Imagine there's no countries

Hello everyone! I know, it's been months since the last time I wrote in this dev blog... But I haven't been staring at the ceiling or watching the grass grow, I made a lot of progress in Winds of Trade, I swear! I'll write about that later, though.

Today I want to share with all of you how I implemented the algorithm to put labels for the procedurally generated countries on the map.

First of all, let's start with the finished result so you can have a notion of what I'm talking about:

Those Urinians are everywhere!

So, basically I have a two-dimensional array where I store what country owns each square in the map and I had to generate labels for them. I wanted to achieve something similar to what Europa Universalis 4 does but using straight labels instead of curved ones in order to make implementation easier. So I needed an algorithm capable of:

1) Identifying every contiguous region in the map.
2) Finding the best orientation (rotation) for the label.
3) Deciding where to place the label.
4) Choosing the right size for the label.

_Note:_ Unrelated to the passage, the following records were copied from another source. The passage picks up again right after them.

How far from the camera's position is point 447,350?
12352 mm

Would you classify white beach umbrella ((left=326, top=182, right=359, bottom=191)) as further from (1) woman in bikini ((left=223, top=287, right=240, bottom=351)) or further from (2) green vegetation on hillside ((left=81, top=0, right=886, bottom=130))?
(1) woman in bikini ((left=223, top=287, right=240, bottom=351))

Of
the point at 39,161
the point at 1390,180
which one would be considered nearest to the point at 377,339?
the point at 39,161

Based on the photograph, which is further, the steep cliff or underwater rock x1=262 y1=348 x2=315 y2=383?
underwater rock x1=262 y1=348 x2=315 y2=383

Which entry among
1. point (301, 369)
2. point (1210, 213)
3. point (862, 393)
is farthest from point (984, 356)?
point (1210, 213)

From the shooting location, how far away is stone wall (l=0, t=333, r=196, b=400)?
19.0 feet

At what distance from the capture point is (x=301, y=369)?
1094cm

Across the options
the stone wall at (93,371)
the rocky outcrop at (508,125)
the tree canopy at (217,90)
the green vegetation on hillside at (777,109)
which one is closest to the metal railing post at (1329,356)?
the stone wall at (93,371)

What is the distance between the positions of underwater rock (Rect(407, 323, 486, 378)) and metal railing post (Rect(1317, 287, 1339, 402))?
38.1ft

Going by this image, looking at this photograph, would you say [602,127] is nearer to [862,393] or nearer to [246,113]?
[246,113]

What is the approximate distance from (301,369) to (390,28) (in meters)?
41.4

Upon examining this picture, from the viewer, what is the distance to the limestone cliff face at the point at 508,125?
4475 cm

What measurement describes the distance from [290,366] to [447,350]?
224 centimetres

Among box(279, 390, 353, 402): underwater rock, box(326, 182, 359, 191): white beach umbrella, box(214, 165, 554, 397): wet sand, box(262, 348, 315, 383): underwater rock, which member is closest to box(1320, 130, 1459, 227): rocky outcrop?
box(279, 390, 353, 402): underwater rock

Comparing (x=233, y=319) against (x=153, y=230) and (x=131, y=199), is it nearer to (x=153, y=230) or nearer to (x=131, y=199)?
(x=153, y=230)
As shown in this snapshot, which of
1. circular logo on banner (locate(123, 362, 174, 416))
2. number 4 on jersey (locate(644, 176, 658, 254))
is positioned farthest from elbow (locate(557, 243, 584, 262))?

It turns out problem #1 can be solved pretty easily using any of the commonly used fill algorithms. There are lots of examples out there in the web, but basically what you do is to take an initial tile and move to every contiguous tile with the same color until you cannot do it anymore, always remembering which tiles you've already visited so you do not visit them again. Then you pick another non-visited tile and keep going on and on until every tile in the whole map has been processed. Easy!

Problem #2 was driving me crazy, I couldn't think of any good ways to solve it, so I asked a friend of mine, who is the smartest guy I know, to help me and he suggested something brilliant. It's a very intuitive and easy to implement solution, just what I was looking for! He said "you could use a linear regression in order to find the slope of the straight line that best fits the shape of the country".

If you do not know what linear regression is you can probably take a look at the Wikipedia article I linked above. But basically it's a way to find the straight line that best fits a number of data points. Which is pretty much what we need here!

But an image is worth a thousand words:

First you use the tiles that make up your region as a dataset...

Once you have all the tiles of your region as a dataset you apply linear regression and you get a beautiful straight line. The slope of this line will be the orientation of your label:

... and via linear regression you get a beautiful slope.

So that pretty much solves problem #2. You might be wondering "what happens if I have a region that's pretty much a vertical line?". In that case you are going to get a horizontal label that goes across the width of the country instead of its length, and that isn't what we want... So in order to avoid that problem I make two linear regressions, one using the tile data as (x,y) and one as (y,x). I then stay with the one that allows me to make the longest label. Not very elegant but it works!

That leaves us with problems #3 (position) and #4 (size). It turns out they are relatively easy to solve. The best position can be found quickly by brute force near the central points of the region. You try a few possible positions near the center and then keep the one that allows for the longest uninterrupted chain to either side using the orientation obtained from step #2. Choosing a size can be done easily knowing the length of the chain calculated in step #3 and the length of the name of the country.

The finished label

You then repeat these steps for every region in the map (over a certain size threshold) and you're good to go! I hope someone will find this - very incomplete and poorly written - information useful. Thanks for reading!